提示文:
:::::
旭姫(朝日姫)ゆかりの瑞龍寺を訪ねる
語り:春風亭昇太

静岡市葵区井宮町にある瑞龍寺(ずいりゅうじ)。ここは、豊臣秀吉の妹で、徳川家康の2人目の正室となった旭姫(朝日姫)ゆかりの寺です。
天正12年、1584年に、秀吉と家康が対決した小牧・長久手の戦い。秀吉は圧倒的な兵力を持ちながら、長久手の局地戦に敗れました。自分に服従しない家康に手を焼いて秀吉が取った奇策が妹の旭姫を家康に嫁がせ、義兄弟となる事だったのです。
旭姫は、天正14年、1586年に家康の正室となったのちわずか4年で亡くなりました。滞在していた京都に埋葬されましたが、分骨された旭姫の墓がここ瑞龍寺の境内に残ります。
自らの天下取りのためにその人生を変えることになってしまった旭姫を思い、兄、秀吉は、小田原征伐の帰りに瑞龍寺に立ち寄り、蒔絵膳や朱印状を与えました。駿府で過ごした大御所時代の家康も旭姫を弔うために、たびたび瑞龍寺を訪れていたと伝わります。家康は、旭姫の遺品である、桐沢潟立湧模様小袖内敷(きりおもだかもんたてわくもようこそでうちしき)を瑞龍寺に納め、釈迦三尊像(しゃかさんぞんぞう)と十六羅漢絵像(じゅうろくらかんえぞう)を寄進しました。
:::::
データ項目:
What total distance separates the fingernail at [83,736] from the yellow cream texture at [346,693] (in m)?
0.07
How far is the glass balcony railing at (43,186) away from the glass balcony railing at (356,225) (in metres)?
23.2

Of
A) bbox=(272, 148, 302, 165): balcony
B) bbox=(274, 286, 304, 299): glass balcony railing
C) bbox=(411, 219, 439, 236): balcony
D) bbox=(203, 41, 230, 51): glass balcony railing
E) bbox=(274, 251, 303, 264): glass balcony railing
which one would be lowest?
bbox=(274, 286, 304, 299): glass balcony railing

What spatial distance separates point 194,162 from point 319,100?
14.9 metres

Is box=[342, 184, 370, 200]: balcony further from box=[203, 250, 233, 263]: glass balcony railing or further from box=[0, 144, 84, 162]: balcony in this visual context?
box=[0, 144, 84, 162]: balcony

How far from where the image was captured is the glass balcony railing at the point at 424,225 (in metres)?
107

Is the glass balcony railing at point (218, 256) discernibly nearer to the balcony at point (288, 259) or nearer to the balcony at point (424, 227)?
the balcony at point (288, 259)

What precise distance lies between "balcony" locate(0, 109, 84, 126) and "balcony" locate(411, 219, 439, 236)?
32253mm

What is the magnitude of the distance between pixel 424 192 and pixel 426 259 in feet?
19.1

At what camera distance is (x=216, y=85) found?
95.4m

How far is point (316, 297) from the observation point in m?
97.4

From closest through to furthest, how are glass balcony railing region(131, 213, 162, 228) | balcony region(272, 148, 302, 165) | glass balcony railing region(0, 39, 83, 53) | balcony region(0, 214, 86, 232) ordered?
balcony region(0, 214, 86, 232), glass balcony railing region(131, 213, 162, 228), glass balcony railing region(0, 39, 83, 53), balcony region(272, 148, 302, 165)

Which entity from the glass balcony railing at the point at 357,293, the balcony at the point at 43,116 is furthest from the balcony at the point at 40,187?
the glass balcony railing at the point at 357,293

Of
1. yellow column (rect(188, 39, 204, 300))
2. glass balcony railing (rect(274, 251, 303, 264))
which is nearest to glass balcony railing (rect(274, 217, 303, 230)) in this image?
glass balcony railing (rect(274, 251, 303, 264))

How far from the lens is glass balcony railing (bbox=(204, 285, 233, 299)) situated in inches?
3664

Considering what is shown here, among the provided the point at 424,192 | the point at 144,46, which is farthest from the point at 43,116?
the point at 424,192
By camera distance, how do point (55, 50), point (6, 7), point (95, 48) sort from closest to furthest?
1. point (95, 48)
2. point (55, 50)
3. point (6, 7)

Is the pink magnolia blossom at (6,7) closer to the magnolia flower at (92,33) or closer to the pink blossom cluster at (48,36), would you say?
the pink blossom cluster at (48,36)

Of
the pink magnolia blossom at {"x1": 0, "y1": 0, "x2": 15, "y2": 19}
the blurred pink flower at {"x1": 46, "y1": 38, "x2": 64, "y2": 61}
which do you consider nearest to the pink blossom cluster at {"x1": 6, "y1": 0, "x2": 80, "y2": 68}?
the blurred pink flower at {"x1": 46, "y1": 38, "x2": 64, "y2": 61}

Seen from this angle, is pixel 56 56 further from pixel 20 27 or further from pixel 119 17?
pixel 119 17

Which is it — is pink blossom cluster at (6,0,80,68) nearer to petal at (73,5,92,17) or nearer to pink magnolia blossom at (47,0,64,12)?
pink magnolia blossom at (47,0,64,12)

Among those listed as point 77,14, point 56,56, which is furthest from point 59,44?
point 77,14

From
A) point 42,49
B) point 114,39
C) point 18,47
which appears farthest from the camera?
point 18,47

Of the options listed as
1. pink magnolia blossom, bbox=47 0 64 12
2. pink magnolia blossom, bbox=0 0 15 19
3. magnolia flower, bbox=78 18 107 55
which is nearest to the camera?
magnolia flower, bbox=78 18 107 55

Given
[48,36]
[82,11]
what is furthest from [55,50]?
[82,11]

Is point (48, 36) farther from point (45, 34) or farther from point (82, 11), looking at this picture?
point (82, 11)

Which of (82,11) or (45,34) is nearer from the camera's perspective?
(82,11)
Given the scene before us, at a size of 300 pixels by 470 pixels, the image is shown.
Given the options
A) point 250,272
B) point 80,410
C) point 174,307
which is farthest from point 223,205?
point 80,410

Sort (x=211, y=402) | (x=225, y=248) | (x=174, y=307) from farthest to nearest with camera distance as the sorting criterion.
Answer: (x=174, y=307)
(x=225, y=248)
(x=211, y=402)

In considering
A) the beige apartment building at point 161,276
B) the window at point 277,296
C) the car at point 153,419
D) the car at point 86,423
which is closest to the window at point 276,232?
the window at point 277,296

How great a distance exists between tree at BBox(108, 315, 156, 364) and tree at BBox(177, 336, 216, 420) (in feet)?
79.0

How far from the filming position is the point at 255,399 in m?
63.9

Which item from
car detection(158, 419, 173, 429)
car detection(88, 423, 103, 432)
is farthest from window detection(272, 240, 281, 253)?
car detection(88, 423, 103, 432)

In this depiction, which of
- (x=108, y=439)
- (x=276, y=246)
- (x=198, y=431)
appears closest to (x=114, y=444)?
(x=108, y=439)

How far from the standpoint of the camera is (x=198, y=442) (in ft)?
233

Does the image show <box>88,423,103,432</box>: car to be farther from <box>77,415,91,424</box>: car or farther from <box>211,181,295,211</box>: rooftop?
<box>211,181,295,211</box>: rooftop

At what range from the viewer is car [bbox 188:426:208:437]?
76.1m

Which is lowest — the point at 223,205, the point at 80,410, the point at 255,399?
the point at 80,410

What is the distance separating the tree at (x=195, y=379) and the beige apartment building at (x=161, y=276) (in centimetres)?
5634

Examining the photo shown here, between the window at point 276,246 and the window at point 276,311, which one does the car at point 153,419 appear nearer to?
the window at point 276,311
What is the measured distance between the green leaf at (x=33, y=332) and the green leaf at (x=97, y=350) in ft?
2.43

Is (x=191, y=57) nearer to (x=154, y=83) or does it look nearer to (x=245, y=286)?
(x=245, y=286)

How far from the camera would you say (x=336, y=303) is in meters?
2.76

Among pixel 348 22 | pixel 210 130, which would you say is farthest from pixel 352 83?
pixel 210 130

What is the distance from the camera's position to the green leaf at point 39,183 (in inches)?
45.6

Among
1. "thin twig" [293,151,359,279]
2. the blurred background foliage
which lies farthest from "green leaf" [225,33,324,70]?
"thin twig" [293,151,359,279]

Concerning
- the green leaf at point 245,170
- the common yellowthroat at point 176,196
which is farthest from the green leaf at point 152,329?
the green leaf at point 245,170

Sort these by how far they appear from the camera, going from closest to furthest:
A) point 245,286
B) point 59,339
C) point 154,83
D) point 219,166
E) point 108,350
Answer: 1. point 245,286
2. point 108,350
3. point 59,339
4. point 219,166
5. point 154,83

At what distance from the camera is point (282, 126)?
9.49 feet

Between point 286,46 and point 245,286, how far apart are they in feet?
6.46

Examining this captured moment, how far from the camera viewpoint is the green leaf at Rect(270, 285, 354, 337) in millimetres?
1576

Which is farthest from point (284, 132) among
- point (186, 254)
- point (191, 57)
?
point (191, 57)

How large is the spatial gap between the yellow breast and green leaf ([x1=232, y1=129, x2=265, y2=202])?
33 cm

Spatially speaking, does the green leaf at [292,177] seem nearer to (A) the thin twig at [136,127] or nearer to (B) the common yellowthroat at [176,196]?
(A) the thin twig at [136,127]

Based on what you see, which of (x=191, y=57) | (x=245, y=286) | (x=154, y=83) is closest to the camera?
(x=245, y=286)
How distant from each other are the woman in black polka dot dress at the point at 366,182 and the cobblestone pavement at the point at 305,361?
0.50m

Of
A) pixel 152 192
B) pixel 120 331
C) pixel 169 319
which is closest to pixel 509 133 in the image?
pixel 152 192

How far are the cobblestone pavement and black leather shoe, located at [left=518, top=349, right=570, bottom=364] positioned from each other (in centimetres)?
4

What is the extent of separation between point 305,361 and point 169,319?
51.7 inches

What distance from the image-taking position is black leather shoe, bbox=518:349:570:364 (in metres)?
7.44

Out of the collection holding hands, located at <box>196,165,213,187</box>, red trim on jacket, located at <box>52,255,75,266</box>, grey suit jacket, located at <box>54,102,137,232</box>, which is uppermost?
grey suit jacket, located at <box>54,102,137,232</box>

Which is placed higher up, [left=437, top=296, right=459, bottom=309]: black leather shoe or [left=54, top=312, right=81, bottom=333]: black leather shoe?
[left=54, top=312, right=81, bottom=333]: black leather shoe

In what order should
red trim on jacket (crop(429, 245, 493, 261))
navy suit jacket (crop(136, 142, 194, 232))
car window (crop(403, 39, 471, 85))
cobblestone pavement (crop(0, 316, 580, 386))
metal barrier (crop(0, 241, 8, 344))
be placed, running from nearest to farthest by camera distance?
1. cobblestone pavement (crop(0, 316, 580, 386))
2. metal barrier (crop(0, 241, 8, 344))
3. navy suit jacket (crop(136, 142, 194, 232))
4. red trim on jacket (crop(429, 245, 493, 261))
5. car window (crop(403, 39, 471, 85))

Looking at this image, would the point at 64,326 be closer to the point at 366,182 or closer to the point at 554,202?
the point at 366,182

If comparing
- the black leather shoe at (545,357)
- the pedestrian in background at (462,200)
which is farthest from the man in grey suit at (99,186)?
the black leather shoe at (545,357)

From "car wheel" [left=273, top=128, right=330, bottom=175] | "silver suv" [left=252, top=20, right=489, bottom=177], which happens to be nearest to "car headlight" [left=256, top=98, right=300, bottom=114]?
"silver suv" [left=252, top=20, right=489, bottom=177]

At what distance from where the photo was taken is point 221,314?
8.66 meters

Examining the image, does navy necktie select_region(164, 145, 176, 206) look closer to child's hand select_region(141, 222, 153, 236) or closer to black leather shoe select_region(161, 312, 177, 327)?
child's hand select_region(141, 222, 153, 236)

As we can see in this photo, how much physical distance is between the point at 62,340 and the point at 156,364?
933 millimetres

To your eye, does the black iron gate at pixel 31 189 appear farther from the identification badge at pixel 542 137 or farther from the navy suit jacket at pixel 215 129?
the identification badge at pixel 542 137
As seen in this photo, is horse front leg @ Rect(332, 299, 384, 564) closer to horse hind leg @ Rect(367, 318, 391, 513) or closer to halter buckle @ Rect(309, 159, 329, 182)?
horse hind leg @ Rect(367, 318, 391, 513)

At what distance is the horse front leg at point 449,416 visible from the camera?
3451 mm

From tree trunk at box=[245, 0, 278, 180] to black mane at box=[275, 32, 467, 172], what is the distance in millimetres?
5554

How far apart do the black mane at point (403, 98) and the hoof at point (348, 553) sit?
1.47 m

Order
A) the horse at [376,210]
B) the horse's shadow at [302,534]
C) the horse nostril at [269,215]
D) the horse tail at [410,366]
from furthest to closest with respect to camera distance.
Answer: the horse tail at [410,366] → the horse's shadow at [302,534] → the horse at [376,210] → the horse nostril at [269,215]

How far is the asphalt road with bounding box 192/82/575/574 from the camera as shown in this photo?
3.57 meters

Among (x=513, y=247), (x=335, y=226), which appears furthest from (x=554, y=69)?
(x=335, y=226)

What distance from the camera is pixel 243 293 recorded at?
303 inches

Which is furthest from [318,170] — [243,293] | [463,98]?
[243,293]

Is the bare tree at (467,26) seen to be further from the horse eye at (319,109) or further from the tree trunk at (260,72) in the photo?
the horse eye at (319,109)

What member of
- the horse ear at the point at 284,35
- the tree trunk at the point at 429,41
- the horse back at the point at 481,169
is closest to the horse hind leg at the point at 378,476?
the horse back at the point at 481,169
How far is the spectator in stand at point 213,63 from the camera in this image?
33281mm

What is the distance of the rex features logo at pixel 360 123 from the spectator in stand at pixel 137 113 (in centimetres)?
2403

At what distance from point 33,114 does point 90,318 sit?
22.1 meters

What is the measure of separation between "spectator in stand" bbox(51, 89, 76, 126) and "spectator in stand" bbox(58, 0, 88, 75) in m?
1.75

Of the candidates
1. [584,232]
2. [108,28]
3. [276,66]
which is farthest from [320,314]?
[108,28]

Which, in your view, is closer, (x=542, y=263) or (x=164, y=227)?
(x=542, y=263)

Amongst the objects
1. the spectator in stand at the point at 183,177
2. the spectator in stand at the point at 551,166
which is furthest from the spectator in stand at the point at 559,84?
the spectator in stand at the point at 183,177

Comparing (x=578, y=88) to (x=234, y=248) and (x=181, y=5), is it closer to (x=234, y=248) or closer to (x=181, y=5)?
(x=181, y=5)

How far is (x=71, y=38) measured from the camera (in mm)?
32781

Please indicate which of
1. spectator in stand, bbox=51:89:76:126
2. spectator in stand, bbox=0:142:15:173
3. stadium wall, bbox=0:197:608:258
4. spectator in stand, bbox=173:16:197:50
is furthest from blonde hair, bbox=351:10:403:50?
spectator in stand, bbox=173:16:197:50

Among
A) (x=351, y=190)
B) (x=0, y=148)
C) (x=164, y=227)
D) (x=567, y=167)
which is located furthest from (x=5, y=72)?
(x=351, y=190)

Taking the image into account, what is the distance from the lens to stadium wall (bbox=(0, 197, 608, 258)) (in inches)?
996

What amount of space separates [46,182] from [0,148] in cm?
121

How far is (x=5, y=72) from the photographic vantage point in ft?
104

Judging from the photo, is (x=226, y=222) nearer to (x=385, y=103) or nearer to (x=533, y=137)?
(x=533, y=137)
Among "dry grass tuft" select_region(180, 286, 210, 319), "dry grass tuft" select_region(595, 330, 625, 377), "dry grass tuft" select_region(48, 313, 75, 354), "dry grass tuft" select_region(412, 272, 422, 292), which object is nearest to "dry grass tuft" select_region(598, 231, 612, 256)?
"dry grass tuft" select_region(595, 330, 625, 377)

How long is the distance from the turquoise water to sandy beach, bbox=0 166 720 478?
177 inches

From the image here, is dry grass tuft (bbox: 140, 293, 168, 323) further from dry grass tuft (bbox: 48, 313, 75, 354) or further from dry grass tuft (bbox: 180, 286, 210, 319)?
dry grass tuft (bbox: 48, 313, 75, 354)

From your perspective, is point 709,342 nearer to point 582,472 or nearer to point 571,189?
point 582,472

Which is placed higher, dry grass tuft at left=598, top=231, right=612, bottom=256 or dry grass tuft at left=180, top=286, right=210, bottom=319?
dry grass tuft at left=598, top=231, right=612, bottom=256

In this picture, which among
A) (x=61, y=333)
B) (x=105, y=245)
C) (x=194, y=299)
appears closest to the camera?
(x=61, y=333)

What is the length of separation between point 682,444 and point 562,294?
:::::
瑞龍寺についての提示文から、「旭姫(朝日姫)ゆかりの瑞龍寺を訪ねる」で始まり「ここ瑞龍寺の境内に残ります。」で終わる部分を、一字も変えずに抜き出しなさい。 項目は、提示文とは別の資料である。

旭姫(朝日姫)ゆかりの瑞龍寺を訪ねる
語り:春風亭昇太

静岡市葵区井宮町にある瑞龍寺(ずいりゅうじ)。ここは、豊臣秀吉の妹で、徳川家康の2人目の正室となった旭姫(朝日姫)ゆかりの寺です。
天正12年、1584年に、秀吉と家康が対決した小牧・長久手の戦い。秀吉は圧倒的な兵力を持ちながら、長久手の局地戦に敗れました。自分に服従しない家康に手を焼いて秀吉が取った奇策が妹の旭姫を家康に嫁がせ、義兄弟となる事だったのです。
旭姫は、天正14年、1586年に家康の正室となったのちわずか4年で亡くなりました。滞在していた京都に埋葬されましたが、分骨された旭姫の墓がここ瑞龍寺の境内に残ります。